Task material below:

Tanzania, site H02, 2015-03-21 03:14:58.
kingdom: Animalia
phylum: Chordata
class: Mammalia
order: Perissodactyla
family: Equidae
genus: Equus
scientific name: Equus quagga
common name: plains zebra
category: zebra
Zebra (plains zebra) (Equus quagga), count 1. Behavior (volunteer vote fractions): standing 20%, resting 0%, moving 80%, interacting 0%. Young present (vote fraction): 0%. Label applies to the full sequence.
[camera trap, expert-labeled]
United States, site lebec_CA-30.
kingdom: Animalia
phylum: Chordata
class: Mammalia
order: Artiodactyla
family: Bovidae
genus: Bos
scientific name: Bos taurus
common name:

End of Task material.

## The problem
Would you restate the entries word for word, omitting none?

## Answer box
Tanzania, site H02, 2015-03-21 03:14:58.
kingdom: Animalia
phylum: Chordata
class: Mammalia
order: Perissodactyla
family: Equidae
genus: Equus
scientific name: Equus quagga
common name: plains zebra
category: zebra
Zebra (plains zebra) (Equus quagga), count 1. Behavior (volunteer vote fractions): standing 20%, resting 0%, moving 80%, interacting 0%. Young present (vote fraction): 0%. Label applies to the full sequence.
[camera trap, expert-labeled]
United States, site lebec_CA-30.
kingdom: Animalia
phylum: Chordata
class: Mammalia
order: Artiodactyla
family: Bovidae
genus: Bos
scientific name: Bos taurus
common name:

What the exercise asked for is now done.